В следующее воскресенье Джей-Би, как обычно, пришел домой к матери и стал рыться в коробках с вещами из колледжа, которые стояли в его детской комнате, — он искал одну фотографию и знал, что она точно там лежит. Наконец он ее отыскал — фотографию Джуда-первокурсника, — кто-то сделал снимок, отпечатал, и потом он каким-то образом попал к Джей-Би. Фотография была сделана на кампусе, в их общей гостиной — Джуд стоял вполоборота к камере. Левую руку он прижал к груди, и на тыльной стороне ладони был виден атласный, похожий на морскую звезду, шрам. В правой руке он неумело держал незажженную сигарету. Одет он был в полосатую бело-голубую футболку с длинными рукавами, вряд ли это была его футболка, до того она была ему велика (хотя, как знать, может, и его — Джуду тогда все было велико, потому что, как выяснилось, он специально покупал одежду на несколько размеров больше, чтобы ее можно было проносить несколько лет, пока он растет), а волосы, которые Джуд тогда отпускал подлиннее, чтобы за ними можно было спрятаться, рваными прядями свисали до подбородка. Но Джей-Би этот снимок запомнился в первую очередь из-за того, какое у Джуда было выражение лица — тогда он на всех глядел с опаской. Он годами не вспоминал об этой фотографии, а теперь глядел на нее с чувством какого-то опустошения, причин которого не мог объяснить.

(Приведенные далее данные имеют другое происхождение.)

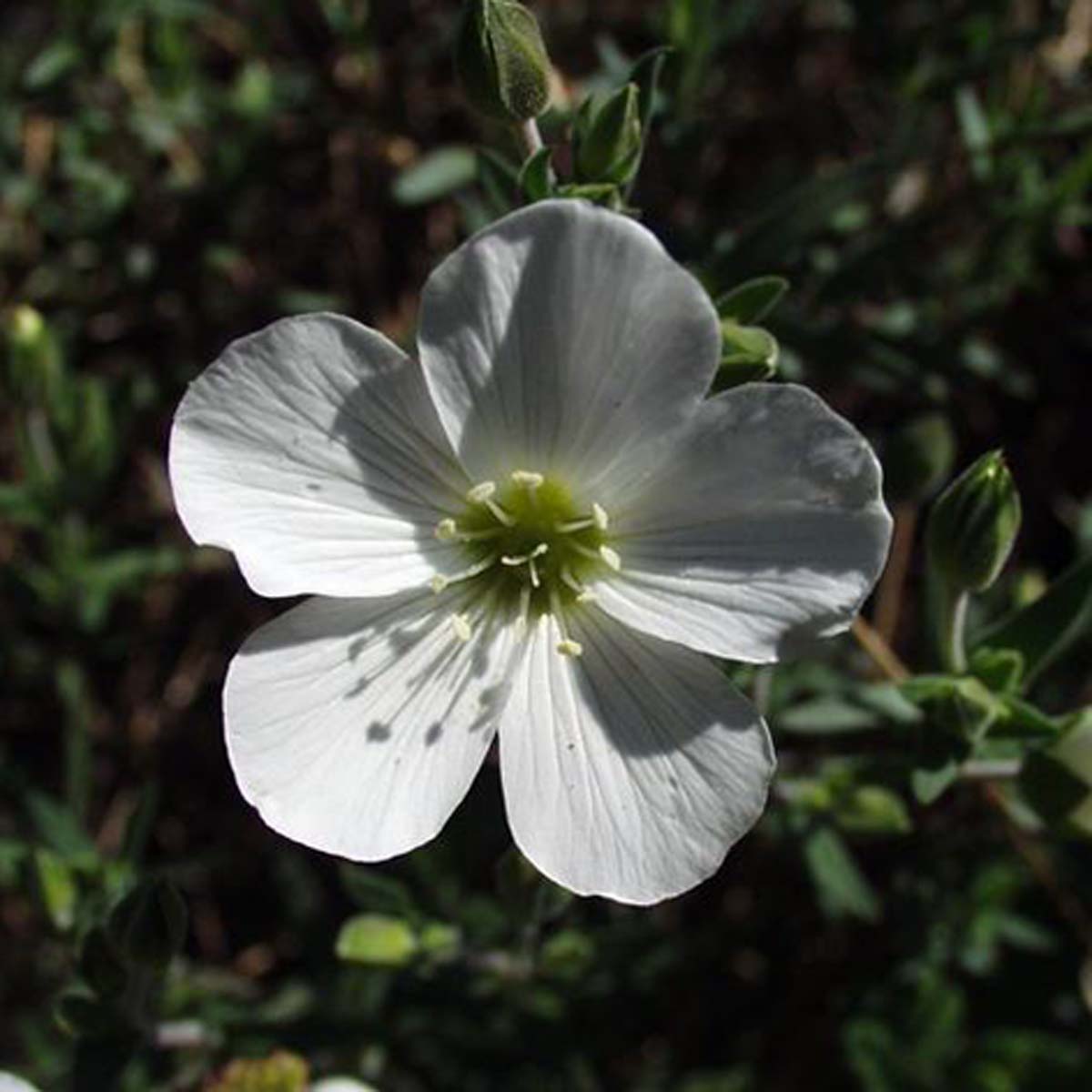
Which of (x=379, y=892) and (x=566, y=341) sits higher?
(x=566, y=341)

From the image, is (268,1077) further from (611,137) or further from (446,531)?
(611,137)

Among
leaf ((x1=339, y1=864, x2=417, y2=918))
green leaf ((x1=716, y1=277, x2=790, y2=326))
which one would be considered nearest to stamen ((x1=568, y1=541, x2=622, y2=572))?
green leaf ((x1=716, y1=277, x2=790, y2=326))

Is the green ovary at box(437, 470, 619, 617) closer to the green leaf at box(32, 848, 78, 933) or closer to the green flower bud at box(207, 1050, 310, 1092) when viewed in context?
the green flower bud at box(207, 1050, 310, 1092)

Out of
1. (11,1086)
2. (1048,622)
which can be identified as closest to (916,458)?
(1048,622)

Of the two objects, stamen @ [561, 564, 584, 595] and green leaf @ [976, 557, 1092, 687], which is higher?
stamen @ [561, 564, 584, 595]

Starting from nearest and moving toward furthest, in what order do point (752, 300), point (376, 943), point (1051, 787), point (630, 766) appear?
point (630, 766), point (752, 300), point (1051, 787), point (376, 943)

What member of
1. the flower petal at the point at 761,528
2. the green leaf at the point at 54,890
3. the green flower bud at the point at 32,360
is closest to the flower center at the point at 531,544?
the flower petal at the point at 761,528

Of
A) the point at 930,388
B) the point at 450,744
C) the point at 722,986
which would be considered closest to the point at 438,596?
the point at 450,744
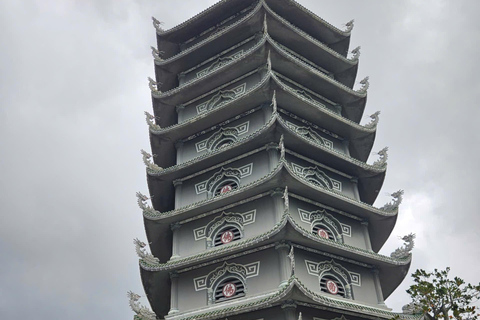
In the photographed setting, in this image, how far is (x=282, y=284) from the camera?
48.8 feet

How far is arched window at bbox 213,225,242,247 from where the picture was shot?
1744 centimetres

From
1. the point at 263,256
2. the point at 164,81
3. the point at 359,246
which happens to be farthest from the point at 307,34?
the point at 263,256

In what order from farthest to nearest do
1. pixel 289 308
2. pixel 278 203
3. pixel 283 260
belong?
pixel 278 203 < pixel 283 260 < pixel 289 308

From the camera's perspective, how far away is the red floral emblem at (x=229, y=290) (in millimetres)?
16141

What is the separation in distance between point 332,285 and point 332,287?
0.25 ft

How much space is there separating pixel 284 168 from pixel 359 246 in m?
5.15

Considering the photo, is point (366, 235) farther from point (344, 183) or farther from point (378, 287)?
point (344, 183)

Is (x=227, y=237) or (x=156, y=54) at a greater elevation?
(x=156, y=54)

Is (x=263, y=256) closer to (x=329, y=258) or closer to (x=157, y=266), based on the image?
(x=329, y=258)

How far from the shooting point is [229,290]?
53.4 ft

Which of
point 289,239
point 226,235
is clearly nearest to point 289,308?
point 289,239

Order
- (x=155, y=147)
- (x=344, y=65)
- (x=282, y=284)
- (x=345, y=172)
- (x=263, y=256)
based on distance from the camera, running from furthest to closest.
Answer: (x=344, y=65) < (x=155, y=147) < (x=345, y=172) < (x=263, y=256) < (x=282, y=284)

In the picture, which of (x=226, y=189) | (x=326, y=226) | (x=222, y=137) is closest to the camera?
(x=326, y=226)

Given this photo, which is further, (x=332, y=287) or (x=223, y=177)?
(x=223, y=177)
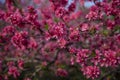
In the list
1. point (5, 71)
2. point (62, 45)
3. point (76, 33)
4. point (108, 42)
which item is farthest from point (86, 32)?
point (5, 71)

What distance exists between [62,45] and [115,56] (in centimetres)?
102

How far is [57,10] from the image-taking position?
585 cm

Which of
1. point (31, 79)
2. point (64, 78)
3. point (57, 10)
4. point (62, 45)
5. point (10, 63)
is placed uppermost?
point (57, 10)

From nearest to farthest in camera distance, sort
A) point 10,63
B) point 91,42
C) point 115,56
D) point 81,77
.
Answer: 1. point 115,56
2. point 10,63
3. point 91,42
4. point 81,77

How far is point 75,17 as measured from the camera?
9094 mm

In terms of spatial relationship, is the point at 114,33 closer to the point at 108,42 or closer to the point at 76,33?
the point at 76,33

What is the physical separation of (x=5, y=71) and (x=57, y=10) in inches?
122

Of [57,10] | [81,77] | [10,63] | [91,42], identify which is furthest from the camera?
[81,77]

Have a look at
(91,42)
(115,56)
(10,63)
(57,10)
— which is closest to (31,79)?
(10,63)

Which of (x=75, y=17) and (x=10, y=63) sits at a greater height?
(x=75, y=17)

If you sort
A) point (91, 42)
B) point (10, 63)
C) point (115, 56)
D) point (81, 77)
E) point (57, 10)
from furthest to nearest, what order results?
1. point (81, 77)
2. point (91, 42)
3. point (10, 63)
4. point (57, 10)
5. point (115, 56)

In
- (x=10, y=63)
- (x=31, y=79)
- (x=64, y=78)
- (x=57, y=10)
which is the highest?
(x=57, y=10)

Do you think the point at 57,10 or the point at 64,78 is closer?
the point at 57,10

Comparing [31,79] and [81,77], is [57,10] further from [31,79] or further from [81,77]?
[81,77]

Над этой-то картиной он сейчас и работал, и ради нее он сменил формат и сделал холст квадратным, сорок на сорок дюймов. Он несколько дней экспериментировал с красками, чтобы получить тот самый переменчивый змеисто-зеленый цвет радужек Джуда, а цвет волос переделывал несколько раз, пока не добился нужного результата. Картина вышла сильная, и он знал это, знал без тени сомнения (так иногда бывает), и он даже не собирался показывать картину Джуду, пусть Джуд увидит ее, когда она уже будет висеть в какой-нибудь галерее, тогда он ничего не сможет с этим поделать. Он знал, что Джуд разозлится, увидев, до чего хрупким, до чего женственным, до чего юным и уязвимым он вышел на картине, и знал, что тот найдет еще сотню надуманных причин, чтоб придраться к своему изображению, таких причин, которые Джей-Би и в голову бы не пришли, потому что он не такой закомплексованный псих, как Джуд. Но для него эта картина олицетворяла все, чем и должен был по его замыслу стать проект, — это было любовное письмо, это был документ, это была сага, это все было его. Когда он работал над картиной, ему казалось, будто он взмывает вверх, будто мир с галереями, вечеринками, другими художниками и их амбициями сужается под ним до крохотной точки, делается таким маленьким, что можно отбросить его, будто футбольный мяч, одним ударом ноги и глядеть, как он, вертясь, улетает на какую-то дальнюю орбиту, до которой ему нет никакого дела.